> WHAT IS REQUIRED:
Format the listing from its start through the line containing "blue socks [bbox 584 363 671 418] →", inclusive, as a two-column CSV with headers text and answer, giving each text and its answer one row with every field quoted and line breaks changed to spaces. Leave out the pictures.

BEGIN RECORD LIST

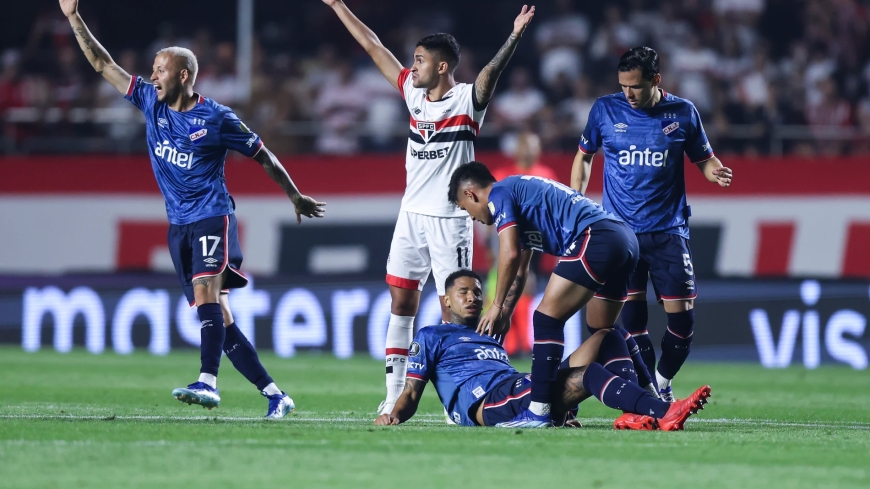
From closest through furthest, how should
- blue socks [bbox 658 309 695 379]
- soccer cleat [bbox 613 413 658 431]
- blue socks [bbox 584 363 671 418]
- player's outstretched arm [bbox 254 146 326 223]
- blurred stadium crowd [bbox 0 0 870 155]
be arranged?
blue socks [bbox 584 363 671 418] → soccer cleat [bbox 613 413 658 431] → player's outstretched arm [bbox 254 146 326 223] → blue socks [bbox 658 309 695 379] → blurred stadium crowd [bbox 0 0 870 155]

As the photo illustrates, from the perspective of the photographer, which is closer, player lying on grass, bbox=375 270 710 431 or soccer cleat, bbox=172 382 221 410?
player lying on grass, bbox=375 270 710 431

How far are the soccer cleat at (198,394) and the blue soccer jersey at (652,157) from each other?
3024 mm

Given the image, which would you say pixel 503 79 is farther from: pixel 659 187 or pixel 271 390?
pixel 271 390

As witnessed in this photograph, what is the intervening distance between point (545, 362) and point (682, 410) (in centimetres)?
78

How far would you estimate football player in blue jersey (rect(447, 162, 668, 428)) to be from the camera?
687cm

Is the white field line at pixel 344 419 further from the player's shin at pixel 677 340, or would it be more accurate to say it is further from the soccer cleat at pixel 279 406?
the player's shin at pixel 677 340

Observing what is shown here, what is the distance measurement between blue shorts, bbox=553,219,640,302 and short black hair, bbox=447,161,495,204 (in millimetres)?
637

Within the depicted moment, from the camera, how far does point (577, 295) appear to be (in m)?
6.94

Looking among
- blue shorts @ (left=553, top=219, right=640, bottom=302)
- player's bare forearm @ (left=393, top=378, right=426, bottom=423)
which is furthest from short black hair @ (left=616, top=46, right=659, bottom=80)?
player's bare forearm @ (left=393, top=378, right=426, bottom=423)

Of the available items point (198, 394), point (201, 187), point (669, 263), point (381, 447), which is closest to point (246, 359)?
point (198, 394)

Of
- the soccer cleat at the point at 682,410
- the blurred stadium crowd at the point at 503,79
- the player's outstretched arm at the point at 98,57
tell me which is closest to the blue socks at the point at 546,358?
the soccer cleat at the point at 682,410

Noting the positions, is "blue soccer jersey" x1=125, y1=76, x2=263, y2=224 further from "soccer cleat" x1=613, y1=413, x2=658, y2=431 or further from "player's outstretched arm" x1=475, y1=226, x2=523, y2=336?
"soccer cleat" x1=613, y1=413, x2=658, y2=431

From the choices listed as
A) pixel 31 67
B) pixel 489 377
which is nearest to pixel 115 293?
pixel 31 67

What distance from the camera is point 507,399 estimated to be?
277 inches
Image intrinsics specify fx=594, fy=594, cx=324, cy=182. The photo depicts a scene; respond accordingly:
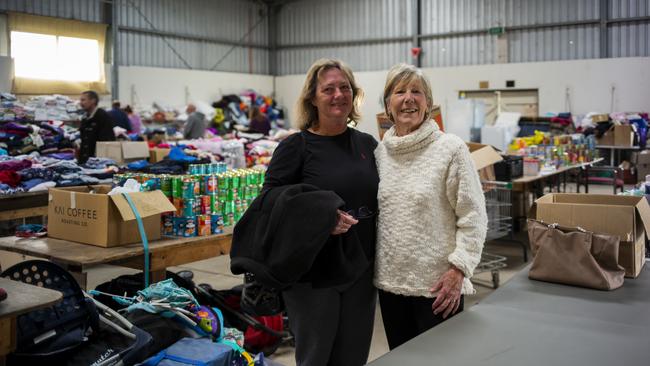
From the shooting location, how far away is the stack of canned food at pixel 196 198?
3346 mm

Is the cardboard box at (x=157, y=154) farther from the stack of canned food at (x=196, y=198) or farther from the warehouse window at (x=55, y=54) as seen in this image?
the warehouse window at (x=55, y=54)

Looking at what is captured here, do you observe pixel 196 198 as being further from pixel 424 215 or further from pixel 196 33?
pixel 196 33

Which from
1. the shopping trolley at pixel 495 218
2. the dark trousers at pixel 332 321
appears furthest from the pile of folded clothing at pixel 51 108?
the dark trousers at pixel 332 321

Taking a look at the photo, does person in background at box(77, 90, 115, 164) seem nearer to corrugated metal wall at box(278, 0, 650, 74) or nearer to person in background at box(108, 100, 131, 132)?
person in background at box(108, 100, 131, 132)

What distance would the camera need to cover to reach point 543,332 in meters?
1.72

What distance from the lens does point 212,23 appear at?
15555 millimetres

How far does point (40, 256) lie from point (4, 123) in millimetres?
4901

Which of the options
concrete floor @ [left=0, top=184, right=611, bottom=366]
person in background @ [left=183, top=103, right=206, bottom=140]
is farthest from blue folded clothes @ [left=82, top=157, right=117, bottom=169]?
person in background @ [left=183, top=103, right=206, bottom=140]

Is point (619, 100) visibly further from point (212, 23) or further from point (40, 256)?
point (40, 256)

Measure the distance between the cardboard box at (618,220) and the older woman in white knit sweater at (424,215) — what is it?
0.52 m

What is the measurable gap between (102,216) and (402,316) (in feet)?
5.61

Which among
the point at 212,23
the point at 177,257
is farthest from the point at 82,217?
the point at 212,23

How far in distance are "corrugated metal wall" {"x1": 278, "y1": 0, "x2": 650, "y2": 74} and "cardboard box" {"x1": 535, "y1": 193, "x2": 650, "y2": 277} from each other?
11.7m

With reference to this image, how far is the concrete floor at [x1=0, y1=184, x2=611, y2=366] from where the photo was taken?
3.69 m
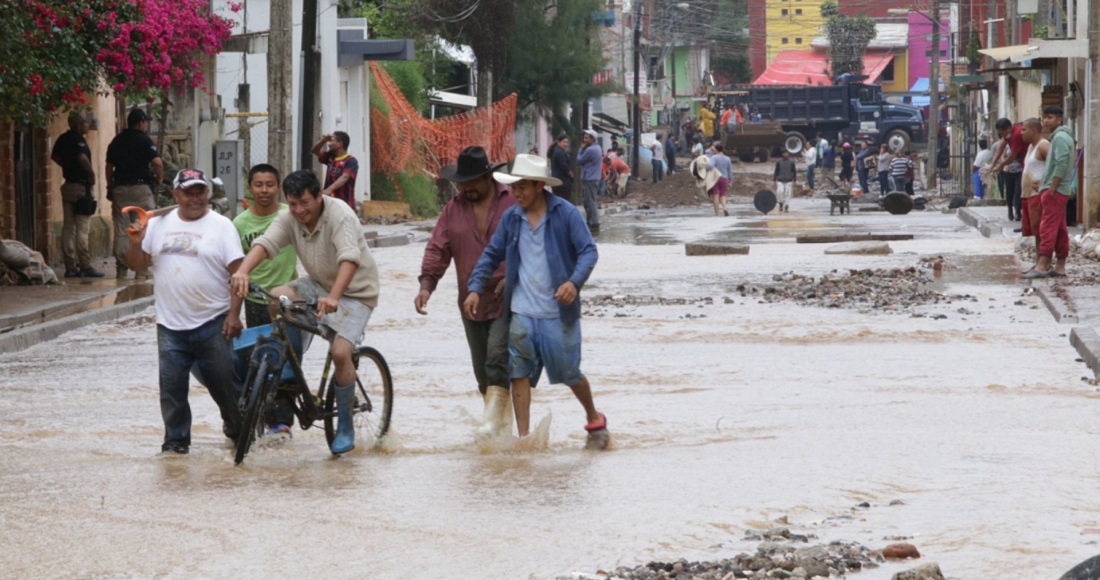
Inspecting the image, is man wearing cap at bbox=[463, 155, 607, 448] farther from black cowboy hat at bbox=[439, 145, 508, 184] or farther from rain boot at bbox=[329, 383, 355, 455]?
rain boot at bbox=[329, 383, 355, 455]

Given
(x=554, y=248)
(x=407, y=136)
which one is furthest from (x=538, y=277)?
(x=407, y=136)

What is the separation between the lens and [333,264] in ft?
28.6

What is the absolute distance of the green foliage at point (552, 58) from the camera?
150ft

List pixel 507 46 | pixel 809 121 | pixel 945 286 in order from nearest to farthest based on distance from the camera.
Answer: pixel 945 286 < pixel 507 46 < pixel 809 121

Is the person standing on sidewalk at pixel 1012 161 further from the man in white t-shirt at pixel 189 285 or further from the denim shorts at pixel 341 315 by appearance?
the man in white t-shirt at pixel 189 285

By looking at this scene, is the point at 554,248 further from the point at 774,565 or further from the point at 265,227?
the point at 774,565

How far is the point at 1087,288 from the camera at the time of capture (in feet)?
53.9

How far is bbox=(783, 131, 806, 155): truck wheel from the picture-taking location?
69.3 meters

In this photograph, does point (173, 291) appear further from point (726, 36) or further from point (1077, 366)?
point (726, 36)

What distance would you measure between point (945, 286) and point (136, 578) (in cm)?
1318

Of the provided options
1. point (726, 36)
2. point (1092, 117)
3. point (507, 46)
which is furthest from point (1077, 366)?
point (726, 36)

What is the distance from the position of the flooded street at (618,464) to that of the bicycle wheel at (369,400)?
0.14 meters

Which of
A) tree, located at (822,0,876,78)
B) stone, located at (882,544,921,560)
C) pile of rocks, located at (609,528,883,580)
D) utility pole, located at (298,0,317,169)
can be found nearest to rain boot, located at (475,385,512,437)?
pile of rocks, located at (609,528,883,580)

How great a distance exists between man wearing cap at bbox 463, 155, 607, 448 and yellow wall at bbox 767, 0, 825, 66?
101027 millimetres
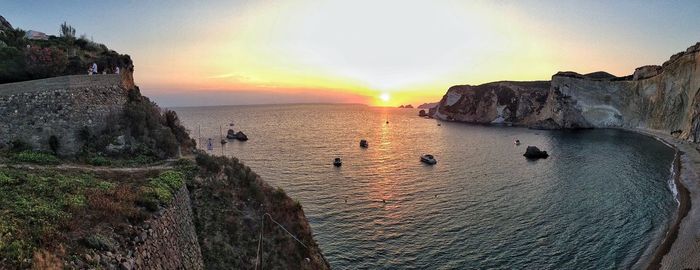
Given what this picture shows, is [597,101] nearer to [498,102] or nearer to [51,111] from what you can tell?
[498,102]

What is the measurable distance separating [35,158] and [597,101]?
5676 inches

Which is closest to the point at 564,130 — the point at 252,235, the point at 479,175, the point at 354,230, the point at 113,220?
the point at 479,175

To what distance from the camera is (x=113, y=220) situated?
46.4 ft

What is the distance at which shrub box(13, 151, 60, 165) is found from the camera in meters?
22.1

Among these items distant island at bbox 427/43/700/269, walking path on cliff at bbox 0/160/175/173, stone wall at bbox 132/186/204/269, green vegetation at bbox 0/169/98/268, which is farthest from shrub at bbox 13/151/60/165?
distant island at bbox 427/43/700/269

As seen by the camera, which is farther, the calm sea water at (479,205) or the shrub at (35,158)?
the calm sea water at (479,205)

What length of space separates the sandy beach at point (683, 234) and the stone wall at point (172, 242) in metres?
32.4

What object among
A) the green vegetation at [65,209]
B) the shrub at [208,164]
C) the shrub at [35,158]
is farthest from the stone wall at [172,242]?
the shrub at [35,158]

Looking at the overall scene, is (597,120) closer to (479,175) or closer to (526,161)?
(526,161)

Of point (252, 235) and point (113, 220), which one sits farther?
point (252, 235)

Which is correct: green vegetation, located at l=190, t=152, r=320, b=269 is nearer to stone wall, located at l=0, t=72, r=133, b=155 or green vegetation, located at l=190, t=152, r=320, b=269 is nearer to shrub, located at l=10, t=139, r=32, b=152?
stone wall, located at l=0, t=72, r=133, b=155

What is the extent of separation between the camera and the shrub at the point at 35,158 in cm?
2211

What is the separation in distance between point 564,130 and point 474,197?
318 feet

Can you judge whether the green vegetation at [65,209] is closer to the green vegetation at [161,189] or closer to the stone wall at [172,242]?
the green vegetation at [161,189]
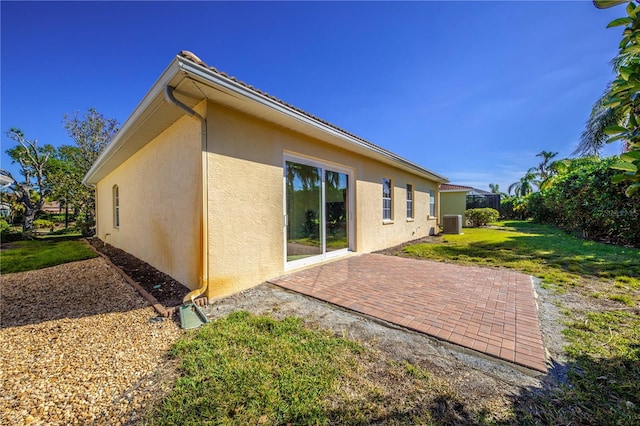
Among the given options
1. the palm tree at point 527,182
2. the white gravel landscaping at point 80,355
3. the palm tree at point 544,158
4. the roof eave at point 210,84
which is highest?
the palm tree at point 544,158

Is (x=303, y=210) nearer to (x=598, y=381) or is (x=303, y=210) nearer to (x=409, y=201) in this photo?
(x=598, y=381)

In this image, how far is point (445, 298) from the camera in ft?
13.5

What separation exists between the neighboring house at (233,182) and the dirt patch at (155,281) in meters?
0.19

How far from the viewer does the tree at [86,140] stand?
703 inches

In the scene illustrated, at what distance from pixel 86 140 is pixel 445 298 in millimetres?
25135

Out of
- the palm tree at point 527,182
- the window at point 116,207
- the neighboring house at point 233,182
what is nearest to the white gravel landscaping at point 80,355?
the neighboring house at point 233,182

END RECORD LIST

> WRITTEN RESPONSE:
text,answer
"From closest through furthest, how should - blue socks [bbox 658 309 695 379] - soccer cleat [bbox 613 413 658 431] - blue socks [bbox 584 363 671 418] - player's outstretched arm [bbox 254 146 326 223] - blurred stadium crowd [bbox 0 0 870 155] be arranged?","blue socks [bbox 584 363 671 418] → soccer cleat [bbox 613 413 658 431] → player's outstretched arm [bbox 254 146 326 223] → blue socks [bbox 658 309 695 379] → blurred stadium crowd [bbox 0 0 870 155]"